Among the lines listed below, count those that include the string "title", and state only the count.
**** INPUT ****
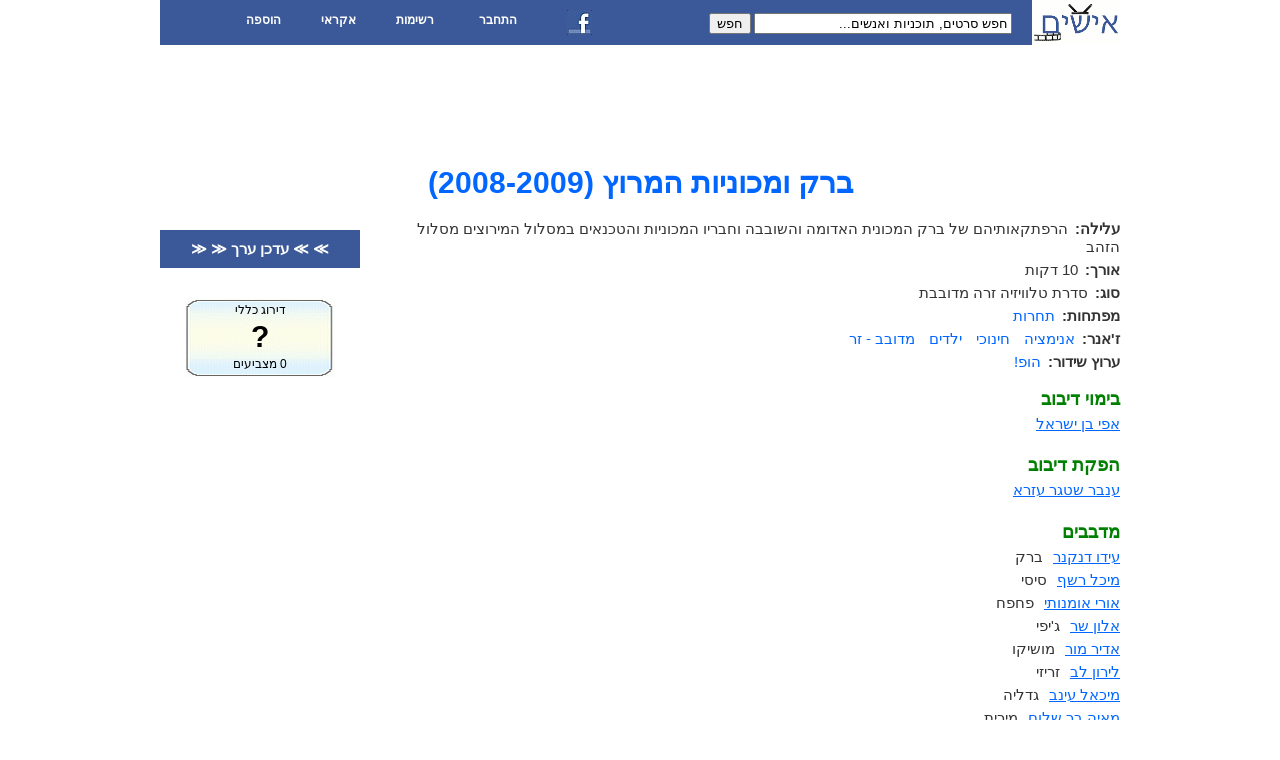

--- FILE ---
content_type: text/html; charset=UTF-8
request_url: https://www.ishim.co.il/m.php?s=%D7%91%D7%A8%D7%A7+%D7%95%D7%9E%D7%9B%D7%95%D7%A0%D7%99%D7%95%D7%AA+%D7%94%D7%9E%D7%A8%D7%95%D7%A5
body_size: 1861
content:
<!DOCTYPE html PUBLIC "-//W3C//DTD XHTML 1.0 Transitional//EN" "http://www.w3.org/TR/xhtml1/DTD/xhtml1-transitional.dtd">
<html xmlns="http://www.w3.org/1999/xhtml">
<head>
<link type="image/x-icon" href="favicon.ico" rel="shortcut icon"/>
<link type="text/css" href="https://ajax.googleapis.com/ajax/libs/jqueryui/1.8.16/themes/start/jquery-ui.css" rel="stylesheet"/>
<link type="text/css" href="36.css" rel="Stylesheet"/>
<script type="text/javascript" src="https://ajax.googleapis.com/ajax/libs/jquery/1.7.1/jquery.min.js"></script>
<script type="text/javascript" src="https://ajax.googleapis.com/ajax/libs/jqueryui/1.8.16/jquery-ui.min.js"></script>
<script type="text/javascript" src="33.js"></script>
<title>ברק ומכוניות המרוץ</title>
</head>
<body>
<div id="body">
<a href="index.php" title="דף הבית"><img id="logo" src='ishim.gif' alt=''/></a>
<div id="h">
<ul id="menu">
	<li>הוספה
		<ul>
			<li><a href="e.php?q=4">סדרת טלוויזיה</a></li>
			<li><a href="e.php?q=3">תוכנית טלוויזיה</a></li>
			<li><a href="e.php?q=6">סרט טלוויזיה</a></li>
			<li><a href="e.php?q=8">סרט קולנוע</a></li>
			<li><a href="e.php?q=1">תוכנית רדיו</a></li>
			<li><a href="e.php?q=10">סרט סטודנטים</a></li>
			<li><a href="e.php?q=9">קלטת ילדים</a></li>
			<li><a href="e.php?q=11">הרכב</a></li>
			<li><a href="e.php">אדם</a></li>
			<li><a href="e.php?q=5">סדרה זרה מדובבת</a></li>
			<li><a href="e.php?q=7">סרט זר מדובב</a></li>
			<li><a href="e.php?q=2">סדרה ישראלית עם קטעים זרים מדובבים</a></li>
		</ul>
	</li>
	<li>אקראי
		<ul>
			<li><a href="r.php?q=m">סרט אקראי</a></li>
			<li><a href="r.php?q=s">תוכנית אקראית</a></li>
			<li><a href="r.php?q=p">אדם אקראי</a></li>
			<li><a href="r.php?q=d">יום אקראי</a></li>
			<li><a href="r.php?q=y">שנה אקראית</a></li>
		</ul>
	</li>
	<li>רשימות
		<ul>
			<li><a href="ns.php">כל הערוצים</a></li>
			<li><a href="gs.php">כל הז'אנרים</a></li>
			<li><a href="ks.php">כל המפתחות</a></li>
			<li><a href="dmy.php">כל התאריכים</a></li>
			<li><a href="qa.php">כל השאלות</a></li>
		</ul>
	</li>
	<li>
   	<a id="loginUrl" href="login.php">התחבר</a>  </li>
  <li><a href="https://on.fb.me/oNyJuJ" title="אישים בפייסבוק"><img src="fb.jpg" alt=""/></a></li>
</ul>
<form action="s.php" method="get">
	<input name="s" value="חפש סרטים, תוכניות ואנשים..."/>
	<button type="submit">חפש</button>
</form>
</div>
<div id="upperBanner"><script type="text/javascript"><!--
google_ad_client = "ca-pub-3756217035853912";
google_ad_slot = "9492753856";
google_ad_width = 728;
google_ad_height = 90;
//-->
</script>
<script type="text/javascript"
src="https://pagead2.googlesyndication.com/pagead/show_ads.js">
</script>
</div>
<h1><span dir='rtl'>ברק ומכוניות המרוץ</span> (2008-2009)</h1>	<input type="hidden" id="sId" value="32513"/>
	<div id="main">
	<div class='detail'><b>עלילה:</b>הרפתקאותיהם של ברק המכונית האדומה והשובבה וחבריו המכוניות והטכנאים במסלול המירוצים מסלול הזהב</div><div class='detail'><b>אורך:</b>10 דקות</div><div class='detail'><b>סוג:</b>סדרת טלוויזיה זרה מדובבת</div><div class='xList'><b>מפתחות:</b><div><a href='k.php?k=%D7%AA%D7%97%D7%A8%D7%95%D7%AA'>תחרות</a> </div></div><div class='xList'><b>ז'אנר:</b><div><a href='g.php?g=%D7%90%D7%A0%D7%99%D7%9E%D7%A6%D7%99%D7%94'>אנימציה</a> <a href='g.php?g=%D7%97%D7%99%D7%A0%D7%95%D7%9B%D7%99'>חינוכי</a> <a href='g.php?g=%D7%99%D7%9C%D7%93%D7%99%D7%9D'>ילדים</a> <a href='g.php?g=%D7%9E%D7%93%D7%95%D7%91%D7%91+-+%D7%96%D7%A8'>מדובב - זר</a> </div></div><div class='xList'><b>ערוץ שידור:</b><div><a href='n.php?n=%D7%94%D7%95%D7%A4%21'>הופ!</a> </div></div><div id="cast"><div class="clear"></div><h3>בימוי דיבוב</h3><div><div><a href='p.php?s=%D7%90%D7%A4%D7%99+%D7%91%D7%9F+%D7%99%D7%A9%D7%A8%D7%90%D7%9C'>אפי בן ישראל</a></div></div><div class="clear"></div><h3>הפקת דיבוב</h3><div><div><a href='p.php?s=%D7%A2%D7%A0%D7%91%D7%A8+%D7%A9%D7%98%D7%92%D7%A8+%D7%A2%D7%96%D7%A8%D7%90'>ענבר שטגר עזרא</a></div></div><div class="clear"></div><h3>מדבבים</h3><div><div><a href='p.php?s=%D7%A2%D7%99%D7%93%D7%95+%D7%93%D7%A0%D7%A7%D7%A0%D7%A8'>עידו דנקנר</a></div><span>ברק</span></div><div><div><a href='p.php?s=%D7%9E%D7%99%D7%9B%D7%9C+%D7%A8%D7%A9%D7%A3'>מיכל רשף</a></div><span>סיסי</span></div><div><div><a href='p.php?s=%D7%90%D7%95%D7%A8%D7%99+%D7%90%D7%95%D7%9E%D7%A0%D7%95%D7%AA%D7%99'>אורי אומנותי</a></div><span>פחפח</span></div><div><div><a href='p.php?s=%D7%90%D7%9C%D7%95%D7%9F+%D7%A9%D7%A8'>אלון שר</a></div><span>ג'יפי</span></div><div><div><a href='p.php?s=%D7%90%D7%93%D7%99%D7%A8+%D7%9E%D7%95%D7%A8'>אדיר מור</a></div><span>מושיקו</span></div><div><div><a href='p.php?s=%D7%9C%D7%99%D7%A8%D7%95%D7%9F+%D7%9C%D7%91%23%D7%A9%D7%97%D7%A7%D7%9F'>לירון לב</a></div><span>זריזי</span></div><div><div><a href='p.php?s=%D7%9E%D7%99%D7%9B%D7%90%D7%9C+%D7%A2%D7%99%D7%A0%D7%91'>מיכאל עינב</a></div><span>גדליה</span></div><div><div><a href='p.php?s=%D7%9E%D7%90%D7%99%D7%94+%D7%91%D7%A8+%D7%A9%D7%9C%D7%95%D7%9D'>מאיה בר שלום</a></div><span>מירית</span></div><div><div><a href='p.php?s=%D7%A8%D7%95%D7%91%D7%A8%D7%98+%D7%94%D7%A0%D7%99%D7%92'>רוברט הניג</a></div><span>מר אוטומוטו</span></div><div><div><a href='p.php?s=%D7%90%D7%99%D7%9C%D7%9F+%D7%95%D7%99%D7%99%D7%9C'>אילן וייל</a></div><span>מספר</span></div><div class="clear"></div><h3>מוזיקה</h3><div><div><a href='p.php?s=%D7%9E%D7%99%D7%9B%D7%90%D7%9C+%D7%A2%D7%99%D7%A0%D7%91'>מיכאל עינב</a></div><span>שיר פתיחה (ביצוע)</span></div></div>	</div>
	<div class="sidebar">
		<a class="actionButton" href="e.php?sId=32513">≫ ≫ עדכן ערך ≪  ≪</a>
		<div id="score" title="לחץ כדי להצביע">
			<div id="title">דירוג כללי</div>
			<div id="grade">?</div>
			<div id="voters">0 מצביעים</div>
		</div>		
			</div>		
	<div class="sidebar"><script type="text/javascript"><!--
google_ad_client = "ca-pub-3756217035853912";
google_ad_slot = "1133565661";
google_ad_width = 160;
google_ad_height = 600;
//-->
</script>
<script type="text/javascript"
src="https://pagead2.googlesyndication.com/pagead/show_ads.js">
</script>
</div><div class="clear"></div>
<div id="f" style="margin-top:50px">
    <hr><small><a href="https://on.fb.me/oNyJuJ">אישים בפייסבוק</a> | <a href="privacy_policy.php">מדיניות פרטיות</a></small>
</div>
</div>
</body>
</html>


--- FILE ---
content_type: text/html; charset=utf-8
request_url: https://www.google.com/recaptcha/api2/aframe
body_size: 250
content:
<!DOCTYPE HTML><html><head><meta http-equiv="content-type" content="text/html; charset=UTF-8"></head><body><script nonce="pODd0REFOdrbmE49CpCdxQ">/** Anti-fraud and anti-abuse applications only. See google.com/recaptcha */ try{var clients={'sodar':'https://pagead2.googlesyndication.com/pagead/sodar?'};window.addEventListener("message",function(a){try{if(a.source===window.parent){var b=JSON.parse(a.data);var c=clients[b['id']];if(c){var d=document.createElement('img');d.src=c+b['params']+'&rc='+(localStorage.getItem("rc::a")?sessionStorage.getItem("rc::b"):"");window.document.body.appendChild(d);sessionStorage.setItem("rc::e",parseInt(sessionStorage.getItem("rc::e")||0)+1);localStorage.setItem("rc::h",'1769356537828');}}}catch(b){}});window.parent.postMessage("_grecaptcha_ready", "*");}catch(b){}</script></body></html>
****
> [REPLY]
5